● **Reading text**:
I was actually quite surprised how nice the clusters turned out, and also which clusters are adjacent to which (like the clap, hat, snare transition).

I did another visualisation including all samples (i.e. also the ones that didn’t have a matching label in the filename).

embedding_full.png

The results are not as nice, but that’s probably partially because I didn’t have the time or patience to fiddle with the TSNE parameters and just took the very first result I got ;)

Looking a bit more into the details of this, or even doing the embedding directly in two dimensions, could give some interesting insights, but I’ll save that for some other time.


All the code for the VAE, as well as some of the preprocessing and other random bits can be found here.

But be warned if you’re curious about the code. This was not really meant to be shared. It’s very hacky, badly (if at all) commented, and a lot of things are hardcoded to my audio processing parameters and directory structure. I might get around to polishing this off at some point, but for now be aware that it’s pretty messy.

I didn’t bother sharing my Wavenet code since all the more complicated things I tried didn’t actually work, and the thing that did work is really just a minor modification of the original implementation which allows to directly read and feed in pre-computed embedding vectors from “.npy” files and use them for conditioning.

The Sample Generation Phase

Having all the models in place, I could start to actually generate some sounds.

First was the VAE and Griffin-Lim combination. Essentially it gave me three ways to generate sounds.

● **Data**:
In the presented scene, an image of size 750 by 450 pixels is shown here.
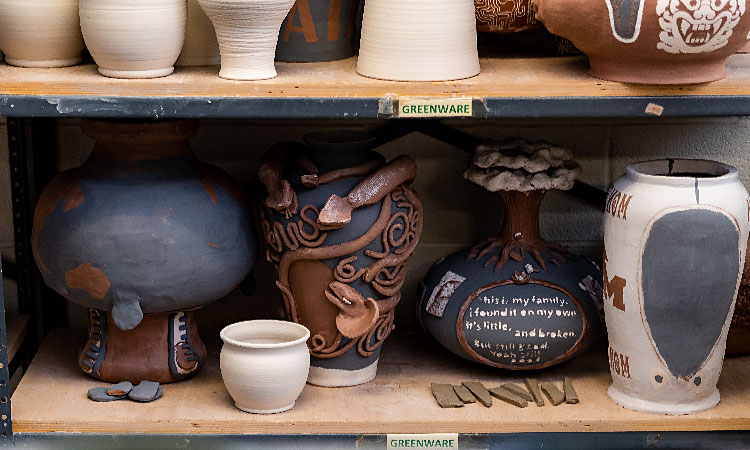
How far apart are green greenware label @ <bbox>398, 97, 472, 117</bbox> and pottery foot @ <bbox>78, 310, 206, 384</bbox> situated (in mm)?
608

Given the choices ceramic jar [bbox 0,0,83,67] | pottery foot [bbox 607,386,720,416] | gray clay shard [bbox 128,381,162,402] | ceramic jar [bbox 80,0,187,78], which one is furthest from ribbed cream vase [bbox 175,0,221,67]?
pottery foot [bbox 607,386,720,416]

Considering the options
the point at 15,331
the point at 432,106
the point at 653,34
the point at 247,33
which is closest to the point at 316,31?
the point at 247,33

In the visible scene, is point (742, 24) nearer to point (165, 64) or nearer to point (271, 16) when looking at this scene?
point (271, 16)

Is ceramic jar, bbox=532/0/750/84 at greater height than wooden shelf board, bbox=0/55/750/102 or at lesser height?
greater

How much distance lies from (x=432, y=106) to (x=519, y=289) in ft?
1.47

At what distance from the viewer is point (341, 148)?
6.05ft

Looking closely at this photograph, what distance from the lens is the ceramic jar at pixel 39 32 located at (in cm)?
171

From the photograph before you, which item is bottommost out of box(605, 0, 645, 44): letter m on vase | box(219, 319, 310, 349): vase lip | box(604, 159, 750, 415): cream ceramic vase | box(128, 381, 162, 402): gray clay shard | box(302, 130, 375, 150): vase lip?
box(128, 381, 162, 402): gray clay shard

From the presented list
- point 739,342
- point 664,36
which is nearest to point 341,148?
point 664,36

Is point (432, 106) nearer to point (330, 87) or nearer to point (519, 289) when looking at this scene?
point (330, 87)

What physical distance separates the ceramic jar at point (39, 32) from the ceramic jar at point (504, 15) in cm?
69

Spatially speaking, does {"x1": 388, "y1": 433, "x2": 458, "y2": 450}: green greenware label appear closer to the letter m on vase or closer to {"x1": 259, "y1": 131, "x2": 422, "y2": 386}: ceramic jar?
{"x1": 259, "y1": 131, "x2": 422, "y2": 386}: ceramic jar

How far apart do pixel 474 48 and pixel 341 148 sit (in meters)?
0.30

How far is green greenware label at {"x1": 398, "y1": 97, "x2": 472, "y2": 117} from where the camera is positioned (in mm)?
1642
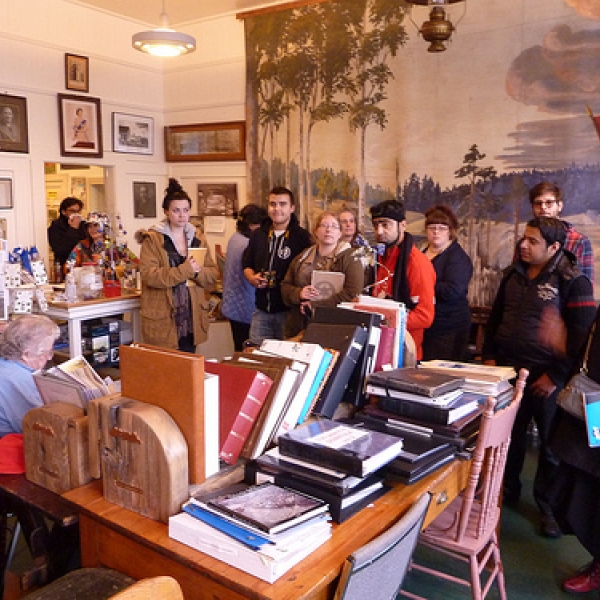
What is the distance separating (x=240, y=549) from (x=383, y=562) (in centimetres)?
32

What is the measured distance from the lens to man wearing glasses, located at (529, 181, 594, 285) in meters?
3.21

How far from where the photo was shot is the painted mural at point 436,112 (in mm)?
3998

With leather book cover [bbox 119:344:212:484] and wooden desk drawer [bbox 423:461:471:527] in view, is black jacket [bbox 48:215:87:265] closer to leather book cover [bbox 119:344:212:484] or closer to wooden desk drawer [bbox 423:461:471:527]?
leather book cover [bbox 119:344:212:484]

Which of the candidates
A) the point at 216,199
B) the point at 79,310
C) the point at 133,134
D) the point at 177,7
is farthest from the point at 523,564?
the point at 177,7

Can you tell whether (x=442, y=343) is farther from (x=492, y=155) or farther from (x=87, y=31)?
(x=87, y=31)

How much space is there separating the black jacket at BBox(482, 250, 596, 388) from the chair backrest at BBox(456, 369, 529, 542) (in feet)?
2.65

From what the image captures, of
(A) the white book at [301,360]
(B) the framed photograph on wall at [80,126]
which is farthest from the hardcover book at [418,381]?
(B) the framed photograph on wall at [80,126]

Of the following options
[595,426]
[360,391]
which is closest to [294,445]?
[360,391]

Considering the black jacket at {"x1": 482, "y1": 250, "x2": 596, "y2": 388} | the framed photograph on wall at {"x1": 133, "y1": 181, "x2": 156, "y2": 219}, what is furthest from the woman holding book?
Answer: the framed photograph on wall at {"x1": 133, "y1": 181, "x2": 156, "y2": 219}

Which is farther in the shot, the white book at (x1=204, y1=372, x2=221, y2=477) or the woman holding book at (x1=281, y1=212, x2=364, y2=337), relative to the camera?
the woman holding book at (x1=281, y1=212, x2=364, y2=337)

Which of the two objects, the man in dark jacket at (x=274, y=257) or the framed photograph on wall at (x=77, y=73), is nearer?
the man in dark jacket at (x=274, y=257)

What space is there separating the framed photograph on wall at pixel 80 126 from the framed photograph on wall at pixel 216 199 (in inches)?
42.6

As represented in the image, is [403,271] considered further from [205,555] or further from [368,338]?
[205,555]

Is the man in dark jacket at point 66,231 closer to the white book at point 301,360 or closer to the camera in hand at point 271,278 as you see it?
the camera in hand at point 271,278
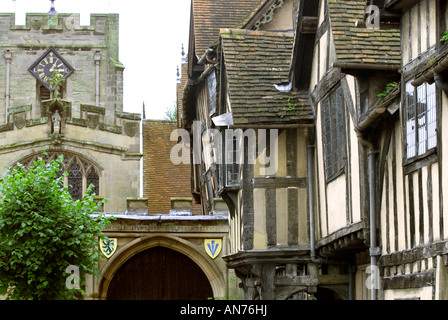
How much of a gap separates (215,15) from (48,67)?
1766 cm

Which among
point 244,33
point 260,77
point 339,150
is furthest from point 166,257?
point 339,150

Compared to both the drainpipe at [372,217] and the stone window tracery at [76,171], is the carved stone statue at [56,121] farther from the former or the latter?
→ the drainpipe at [372,217]

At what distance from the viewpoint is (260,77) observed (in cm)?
1620

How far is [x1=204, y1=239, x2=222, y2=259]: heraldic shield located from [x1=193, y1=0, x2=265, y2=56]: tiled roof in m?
4.62

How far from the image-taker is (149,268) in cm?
2130

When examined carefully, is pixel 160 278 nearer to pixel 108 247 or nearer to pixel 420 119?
pixel 108 247

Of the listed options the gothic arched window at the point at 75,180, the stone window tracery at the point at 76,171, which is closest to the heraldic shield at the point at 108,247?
the stone window tracery at the point at 76,171

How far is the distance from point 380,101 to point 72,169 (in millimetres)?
22699

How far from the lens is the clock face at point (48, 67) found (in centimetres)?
3941

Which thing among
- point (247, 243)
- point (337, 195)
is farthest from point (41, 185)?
point (337, 195)

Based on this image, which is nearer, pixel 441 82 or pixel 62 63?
pixel 441 82

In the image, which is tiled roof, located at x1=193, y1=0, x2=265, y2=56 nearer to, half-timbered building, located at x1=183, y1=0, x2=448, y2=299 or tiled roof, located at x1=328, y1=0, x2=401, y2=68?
half-timbered building, located at x1=183, y1=0, x2=448, y2=299

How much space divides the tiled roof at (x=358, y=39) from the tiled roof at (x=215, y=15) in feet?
31.0
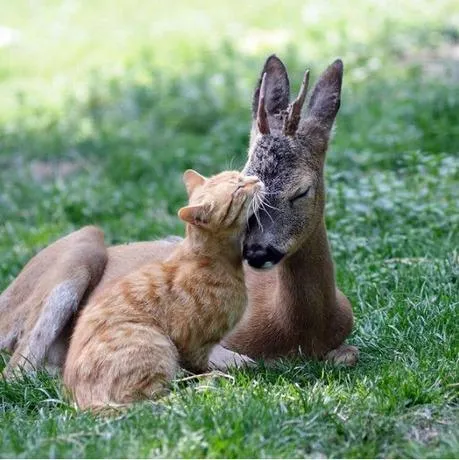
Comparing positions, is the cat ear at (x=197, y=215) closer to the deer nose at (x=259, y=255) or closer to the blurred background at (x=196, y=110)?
the deer nose at (x=259, y=255)

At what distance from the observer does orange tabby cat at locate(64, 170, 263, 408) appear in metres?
6.59

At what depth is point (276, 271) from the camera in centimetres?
779

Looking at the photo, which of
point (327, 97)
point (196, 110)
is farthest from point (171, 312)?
point (196, 110)

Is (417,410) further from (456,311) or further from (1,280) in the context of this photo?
(1,280)

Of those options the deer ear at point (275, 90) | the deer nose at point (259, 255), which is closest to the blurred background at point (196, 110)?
the deer ear at point (275, 90)

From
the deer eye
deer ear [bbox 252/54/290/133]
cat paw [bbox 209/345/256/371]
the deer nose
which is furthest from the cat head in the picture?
deer ear [bbox 252/54/290/133]

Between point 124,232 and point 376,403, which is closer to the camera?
point 376,403

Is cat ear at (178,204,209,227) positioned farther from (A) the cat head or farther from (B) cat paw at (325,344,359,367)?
(B) cat paw at (325,344,359,367)

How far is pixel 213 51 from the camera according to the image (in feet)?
56.2

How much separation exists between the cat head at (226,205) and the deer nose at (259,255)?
0.40 ft

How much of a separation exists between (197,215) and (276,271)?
→ 3.60 feet

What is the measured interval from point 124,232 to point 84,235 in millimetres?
2462

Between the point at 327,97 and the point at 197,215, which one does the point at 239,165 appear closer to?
the point at 327,97

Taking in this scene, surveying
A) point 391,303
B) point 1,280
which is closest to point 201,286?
point 391,303
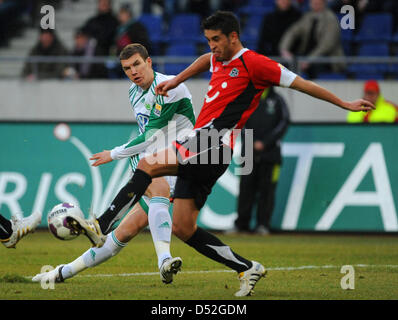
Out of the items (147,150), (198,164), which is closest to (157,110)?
(147,150)

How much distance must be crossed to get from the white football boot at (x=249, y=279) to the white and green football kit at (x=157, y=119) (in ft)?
3.91

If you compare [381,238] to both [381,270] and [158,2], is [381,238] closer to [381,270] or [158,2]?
[381,270]

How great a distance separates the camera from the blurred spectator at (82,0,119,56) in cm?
1525

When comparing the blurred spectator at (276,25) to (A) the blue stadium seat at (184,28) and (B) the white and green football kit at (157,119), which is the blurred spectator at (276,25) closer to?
(A) the blue stadium seat at (184,28)

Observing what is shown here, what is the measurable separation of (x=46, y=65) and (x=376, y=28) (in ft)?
20.2

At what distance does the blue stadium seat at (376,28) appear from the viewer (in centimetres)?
1523

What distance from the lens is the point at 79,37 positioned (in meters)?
15.6

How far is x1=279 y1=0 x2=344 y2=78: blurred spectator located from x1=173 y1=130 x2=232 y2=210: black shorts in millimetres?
7548

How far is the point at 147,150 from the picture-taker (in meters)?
7.66

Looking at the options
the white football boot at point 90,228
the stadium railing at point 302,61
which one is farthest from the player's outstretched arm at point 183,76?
the stadium railing at point 302,61
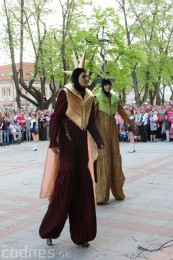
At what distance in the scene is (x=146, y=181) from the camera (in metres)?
7.82

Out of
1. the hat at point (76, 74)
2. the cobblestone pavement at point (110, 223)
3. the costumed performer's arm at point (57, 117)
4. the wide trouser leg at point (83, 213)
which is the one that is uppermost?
the hat at point (76, 74)

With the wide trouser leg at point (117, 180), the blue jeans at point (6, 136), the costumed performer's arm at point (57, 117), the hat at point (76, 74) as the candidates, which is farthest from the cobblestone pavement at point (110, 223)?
the blue jeans at point (6, 136)

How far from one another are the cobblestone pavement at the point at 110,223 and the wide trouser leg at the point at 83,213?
152 millimetres

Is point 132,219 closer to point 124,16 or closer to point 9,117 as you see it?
point 9,117

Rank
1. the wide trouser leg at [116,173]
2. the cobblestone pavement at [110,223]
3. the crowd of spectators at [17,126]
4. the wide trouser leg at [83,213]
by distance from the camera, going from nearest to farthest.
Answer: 1. the cobblestone pavement at [110,223]
2. the wide trouser leg at [83,213]
3. the wide trouser leg at [116,173]
4. the crowd of spectators at [17,126]

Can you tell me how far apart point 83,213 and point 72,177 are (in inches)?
16.4

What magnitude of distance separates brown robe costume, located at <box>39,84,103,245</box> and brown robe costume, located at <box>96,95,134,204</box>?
1.91 metres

● **Requests**:
[A] In the text on generating audio samples, what file format held the pre-computed embedding vectors fed into Wavenet for conditioning?
[B] Translate this sentence from the text on generating audio samples into Spanish: "Having all the models in place, I could start to actually generate some sounds."
[C] Continue the text on generating audio samples from its last sentence.

● **Replies**:
[A] They were stored in ".npy" files.

[B] Con todos los modelos en su lugar, pude empezar a generar algunos sonidos de verdad.

[C]
The simplest one was to just encode a spectrogram, decode it again, and then reconstruct the audio. An example would be this clavinet sample. We can see that the fundamental frequency gets preserved pretty well, but a lot of the other details get changed.

1*TOPTv8P20-Agy9Jvz6bYTA.png

This beep is another good example. Again, the fundamental frequency and the overall outline is preserved, but at lot of the finer details are altered or lost.

1*FJpzLqak39EYJcyUztWGMg.png

The second way was to actually combine two or more embeddings, and then decode the resulting latent code. A nice example that actually ended up forming one of the main melodic elements was this combination of a kick drum and a vocal note.

1*tbjP3mU0luNOIq7KNcATEQ.png

The result is quite a nice harmonic sound, but the kick adds some interesting subby attack at the beginning, giving a nice stabby synth sound.

Here another example, combining three different inputs.

1*8mHg2gyv494aF-e15HwBiQ.png

The generated sample is a kick sound, just like one of the inputs, but with lots of interesting character from the hi-hat and tabla.

Finally, I could also go without any input and simply sample directly from latent space. This lead to a lot of interesting results.

Some of them were clearly recognisable sound types, while others were much more random and experimental, but still useful as sound effects.

1*YIEVpVwgrUzEcbMEDwSRJA.png

I’d like to say that at this point I followed a very clear and deliberate process of generating and designing sounds. But given the limited time, what I actually did was write a script that picked a random number between 0 and 3, then randomly chose that many input samples from my library, embedded them (or sampled an embedding from latent space if the number of input samples was zero), combined them, and generated the resulting audio.

That way I generated several thousand semi-random samples.


One final small thing I did to give another bit of personal character was to record myself saying “Taktile” (my artist name) and “NeuralFunk”, and then run both these samples through the VAE decoder as well as the Wavenet to get two samples based on each.

1*fUVW-7PyeQGEmea8eEC4ng.png

The results didn’t really resemble vocals, but they made it into the track as sound effects (for example that techy sound right at the first drop is actually one of the “Taktile” samples) .


I followed almost the exact same approach with the Wavenet.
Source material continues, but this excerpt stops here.